→ **What the task requires**
Select every line in the rows below that contains the word "tree" and copy each one.

## START

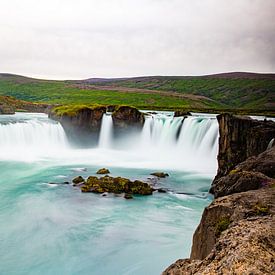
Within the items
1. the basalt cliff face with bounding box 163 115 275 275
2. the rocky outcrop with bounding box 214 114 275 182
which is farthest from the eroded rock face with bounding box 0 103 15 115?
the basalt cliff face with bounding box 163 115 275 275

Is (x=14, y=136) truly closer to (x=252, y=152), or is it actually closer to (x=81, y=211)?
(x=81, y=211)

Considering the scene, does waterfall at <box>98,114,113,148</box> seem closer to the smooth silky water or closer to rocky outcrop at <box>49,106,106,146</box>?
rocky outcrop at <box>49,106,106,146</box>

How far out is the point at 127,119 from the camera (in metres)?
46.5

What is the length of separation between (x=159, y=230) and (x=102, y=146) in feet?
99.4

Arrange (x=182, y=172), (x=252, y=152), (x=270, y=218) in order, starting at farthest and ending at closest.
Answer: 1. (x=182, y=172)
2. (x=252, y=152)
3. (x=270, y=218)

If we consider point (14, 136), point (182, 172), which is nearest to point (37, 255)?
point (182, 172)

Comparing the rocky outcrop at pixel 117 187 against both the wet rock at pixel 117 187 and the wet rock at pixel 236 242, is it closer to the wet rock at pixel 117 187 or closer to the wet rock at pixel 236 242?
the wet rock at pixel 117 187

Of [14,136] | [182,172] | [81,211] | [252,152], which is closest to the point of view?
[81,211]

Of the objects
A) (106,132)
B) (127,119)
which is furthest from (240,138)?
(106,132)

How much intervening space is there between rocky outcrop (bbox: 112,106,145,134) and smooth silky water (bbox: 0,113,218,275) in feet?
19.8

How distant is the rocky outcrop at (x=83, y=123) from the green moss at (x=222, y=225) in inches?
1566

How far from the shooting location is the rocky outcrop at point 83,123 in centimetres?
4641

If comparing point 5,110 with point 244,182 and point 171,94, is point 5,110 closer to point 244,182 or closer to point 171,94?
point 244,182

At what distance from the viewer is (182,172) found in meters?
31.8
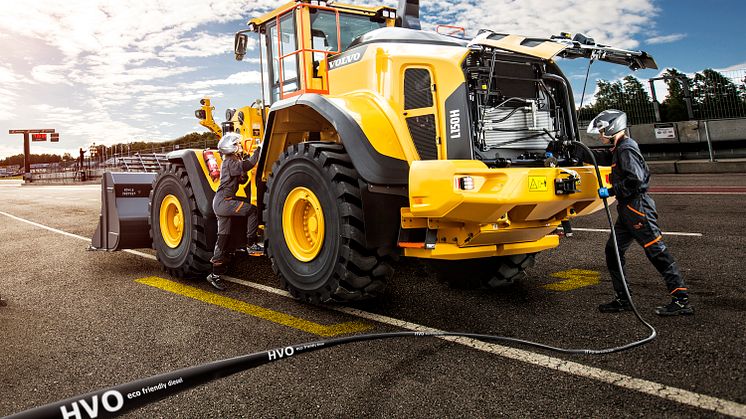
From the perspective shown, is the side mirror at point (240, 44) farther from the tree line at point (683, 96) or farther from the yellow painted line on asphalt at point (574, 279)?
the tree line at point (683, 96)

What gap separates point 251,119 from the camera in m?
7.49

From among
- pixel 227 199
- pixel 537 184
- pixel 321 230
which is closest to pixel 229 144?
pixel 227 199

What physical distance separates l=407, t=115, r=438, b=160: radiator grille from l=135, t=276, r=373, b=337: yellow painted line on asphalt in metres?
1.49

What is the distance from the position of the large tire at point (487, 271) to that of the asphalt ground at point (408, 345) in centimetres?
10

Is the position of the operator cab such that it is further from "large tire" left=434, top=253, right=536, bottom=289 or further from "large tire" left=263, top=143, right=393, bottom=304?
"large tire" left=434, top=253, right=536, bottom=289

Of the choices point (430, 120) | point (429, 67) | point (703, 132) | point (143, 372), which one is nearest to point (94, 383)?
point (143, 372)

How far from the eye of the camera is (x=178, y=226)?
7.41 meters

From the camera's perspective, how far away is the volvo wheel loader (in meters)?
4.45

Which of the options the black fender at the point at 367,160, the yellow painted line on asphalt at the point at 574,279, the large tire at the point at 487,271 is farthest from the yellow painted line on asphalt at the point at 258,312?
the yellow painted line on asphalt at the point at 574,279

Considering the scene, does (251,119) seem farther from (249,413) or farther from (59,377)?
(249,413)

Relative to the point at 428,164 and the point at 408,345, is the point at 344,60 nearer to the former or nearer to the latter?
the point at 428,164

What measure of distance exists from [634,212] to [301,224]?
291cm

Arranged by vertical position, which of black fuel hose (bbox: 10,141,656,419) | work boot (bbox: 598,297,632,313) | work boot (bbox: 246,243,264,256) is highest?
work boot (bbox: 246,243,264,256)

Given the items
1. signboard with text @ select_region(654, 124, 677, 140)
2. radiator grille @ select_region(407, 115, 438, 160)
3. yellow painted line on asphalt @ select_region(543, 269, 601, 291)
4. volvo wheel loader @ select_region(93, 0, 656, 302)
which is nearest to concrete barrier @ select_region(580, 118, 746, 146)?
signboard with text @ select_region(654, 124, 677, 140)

## END

→ **Solution**
From the perspective shown, is the side mirror at point (240, 44) farther from the tree line at point (683, 96) or farther from the yellow painted line on asphalt at point (574, 279)?
the tree line at point (683, 96)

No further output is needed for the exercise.